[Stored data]
*-*-*

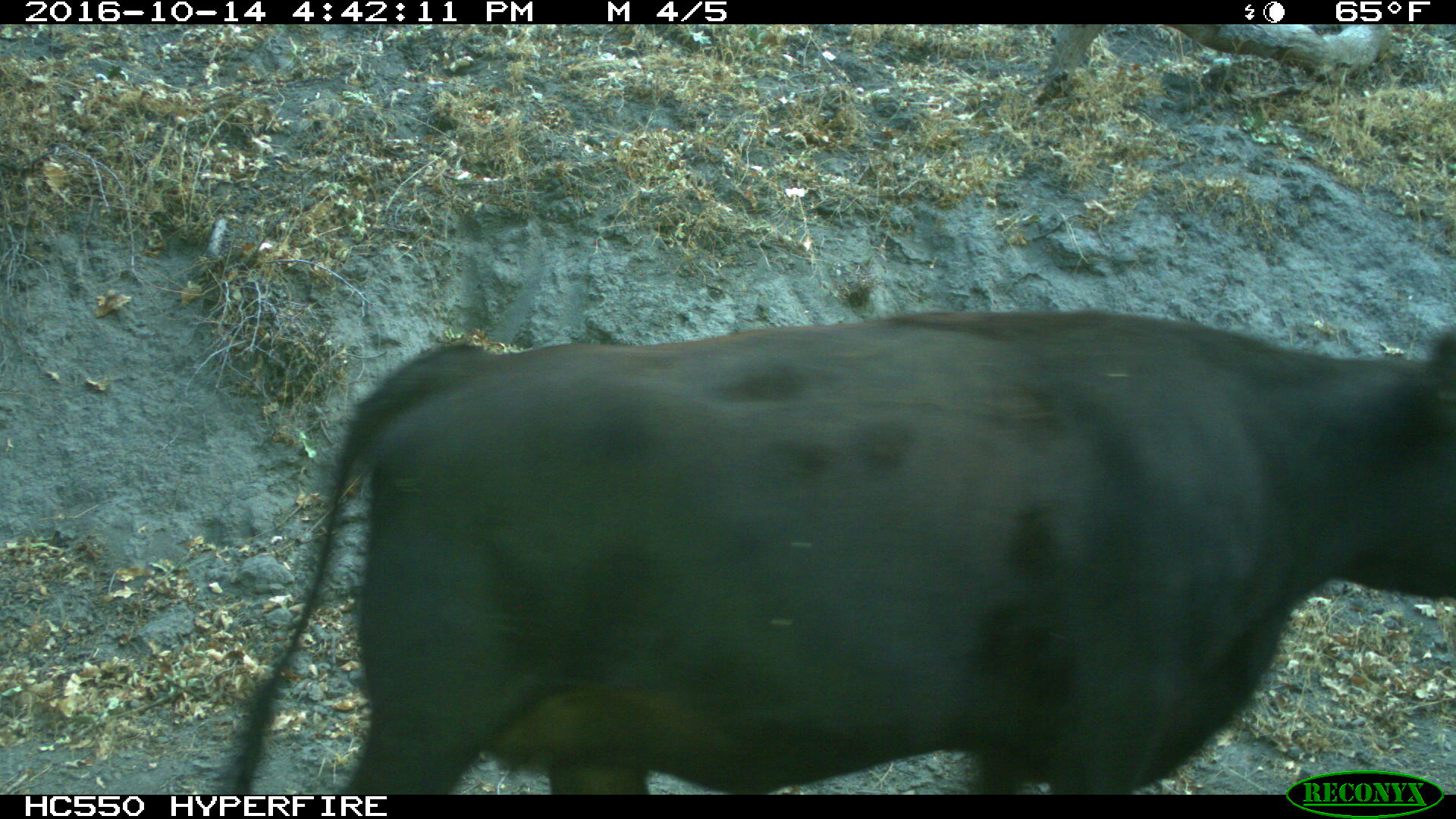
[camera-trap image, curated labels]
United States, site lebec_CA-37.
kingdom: Animalia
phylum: Chordata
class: Mammalia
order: Artiodactyla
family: Bovidae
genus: Bos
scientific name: Bos taurus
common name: domestic cow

*-*-*

[ASSIGNMENT] A verbatim copy of the data, pictures removed, is the expected result.

[SOLUTION TO THIS TASK]
[camera-trap image, curated labels]
United States, site lebec_CA-37.
kingdom: Animalia
phylum: Chordata
class: Mammalia
order: Artiodactyla
family: Bovidae
genus: Bos
scientific name: Bos taurus
common name: domestic cow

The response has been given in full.